TikTok star Nessa Barrett has come to the defence of ‘scar girl’ – a creator on the platform who is receiving criticism after the internet became convinced that her facial scar wasn’t real.
Annie Bonelli has nearly half a million followers on TikTok and has risen to fame over the past few weeks due to a unique scar she has on her left cheek.
Lately, Annie (now colloquially known as ‘scar girl’) is being accused by people on the app, saying that she is faking her scar in order to gain social media traction.
The accusation started when fans pointed out that older photos of the creator show her with a reddish, faded scar. Her scar now has become much darker in her more recent posts.
Questions about the positioning, angle, and width of the scar have also been questioned, highlighted in a comparison video by creator @livelaughwhor3.
On January 1st, Annie took to TikTok to explain the changes in her scar.
In the video, she said that the difference in size is because she actually has two scars. The first is from an original injury (that happened in March 2021).
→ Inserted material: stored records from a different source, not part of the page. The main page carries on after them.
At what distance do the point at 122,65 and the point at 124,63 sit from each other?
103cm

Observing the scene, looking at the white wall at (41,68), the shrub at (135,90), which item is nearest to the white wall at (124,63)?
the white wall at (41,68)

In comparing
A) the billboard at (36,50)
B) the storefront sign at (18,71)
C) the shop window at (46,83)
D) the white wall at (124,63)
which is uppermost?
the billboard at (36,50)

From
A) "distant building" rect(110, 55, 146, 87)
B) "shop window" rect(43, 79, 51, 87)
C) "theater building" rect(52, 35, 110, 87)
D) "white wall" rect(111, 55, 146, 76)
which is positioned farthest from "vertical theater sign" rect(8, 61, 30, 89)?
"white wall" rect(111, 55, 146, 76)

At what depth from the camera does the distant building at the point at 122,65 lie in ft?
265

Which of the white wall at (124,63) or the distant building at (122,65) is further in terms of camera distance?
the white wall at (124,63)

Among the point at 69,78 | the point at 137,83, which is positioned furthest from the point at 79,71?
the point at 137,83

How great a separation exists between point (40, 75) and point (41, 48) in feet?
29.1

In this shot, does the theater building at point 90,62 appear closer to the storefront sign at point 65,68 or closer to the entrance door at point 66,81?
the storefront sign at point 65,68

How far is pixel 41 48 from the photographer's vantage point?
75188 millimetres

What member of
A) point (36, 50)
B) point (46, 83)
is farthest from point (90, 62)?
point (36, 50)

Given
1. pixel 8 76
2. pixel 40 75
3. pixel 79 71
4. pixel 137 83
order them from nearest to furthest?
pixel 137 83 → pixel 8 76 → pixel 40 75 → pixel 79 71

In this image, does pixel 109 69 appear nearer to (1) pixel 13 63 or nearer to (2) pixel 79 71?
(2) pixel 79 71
The second (and darker scar) occurred when she applied topical cream that ended up chemically burning her face, creating an even bigger scar.
Annie also said that her “body has always taken long to heal”, which is why the scar is still as visible as it is.
The video seemed to have no effect on the conspirators, with users commenting things under her video like “why are you gaslighting me?” and “me lying to myself in the mirror”.
In an attempt to silence critics, Annie then posted a video of herself attempting to wipe off her scar to no avail. In the caption of the video, she shared that she received the scar in March 2020 and was originally very “embarrassed” by the “permanent mark” on her face. She wrote that “[She] was made to show those out there, they’re more than their scars.” She added that she would “never stop using [her] platform for DV awareness and body positivity.”
Annie hoped this video “would help people move on”, but unfortunately it seems to have made things worse. TikTokers in her comment section are now accusing her of putting on “long-lasting makeup” to fake the scar or using a “dry makeup wipe”.
Although it is unlikely there is a lipstick out there that so long-lasting, this would not be the first time someone has allegedly lied to gain more followers. In 2021, there were a number of creators participating in a trend of faking their mental illnesses – including DID, ADHD, and Tourette’s – for social media ‘clout’.
In the case of ‘scar girl’, there is no way to know for sure if she is telling the truth. But if she isn’t, it might be more helpful to unpack this situation with loved ones or a therapist — not the haters in her comment section.
Musician Nessa Barrett agrees, urging her fans to leave Annie alone and stop the hate.
The singer took to Twitter to share her opinions on the controversy and said, “What’s wrong with social media is that we are harassing a girl because of a scar and not using all of that energy toward people that actually deserve to have their platform removed.”
Not everyone seemed to be in agreement with Nessa though. Angry and confused commenters took to Instagram tea page @TeaTokTalk to hit back at the singer for her thoughts on ‘scar girl,’ even saying that Nessa herself needs to be de-platformed after her viral incident dancing to audio of the Quran being read aloud in 2020.
Nessa has since deleted her tweets on the subject and posted a lengthy reply to the criticism she received in an Instagram comment, where she reiterated her support for Bonelli and called out online negativity.
In the comment she shared that if her platform were to be removed it would actually “be valid” – owning up to the “many mistakes [she’s] made in the past.”
She went on to say that she “uses [her] platform and music to spread love and awareness of mental health,” and that she is forever sorry for the mistakes she has made and is learning from them. She clarified that she was never “malicious” in her actions.
Nessa was inspired to say something about ‘scar girl’ because “her entire feed was filled with videos [about] the situation,” and she felt “sympathy” towards her because Annie allegedly got her scar from a domestic violence situation.
Annie has continued to post on her TikTok account, despite the hate, focusing on highlighting domestic violence awareness and positivity.
Whether or not the scar is real or fake, we hope that Annie gets the support she needs.